**REQUIRED WORK**
Quote the lines below word for word, but leave out the picture.

^^^^^^^^^^^^^^^^

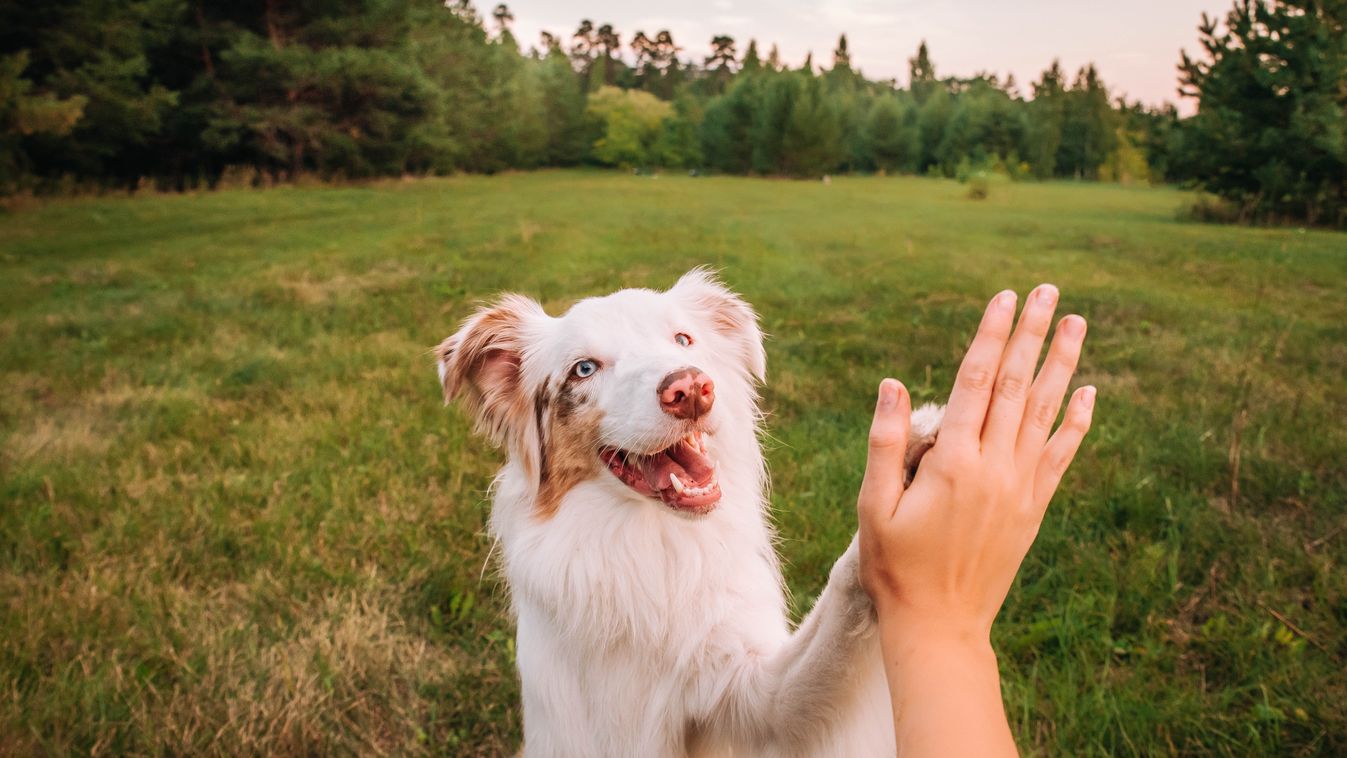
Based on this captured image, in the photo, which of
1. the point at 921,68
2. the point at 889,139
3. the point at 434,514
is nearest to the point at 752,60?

^^^^^^^^^^^^^^^^

**OUTPUT OF THE TASK**
Based on this captured image, in the photo, which of
1. the point at 921,68
2. the point at 889,139
3. the point at 434,514
is nearest to the point at 752,60?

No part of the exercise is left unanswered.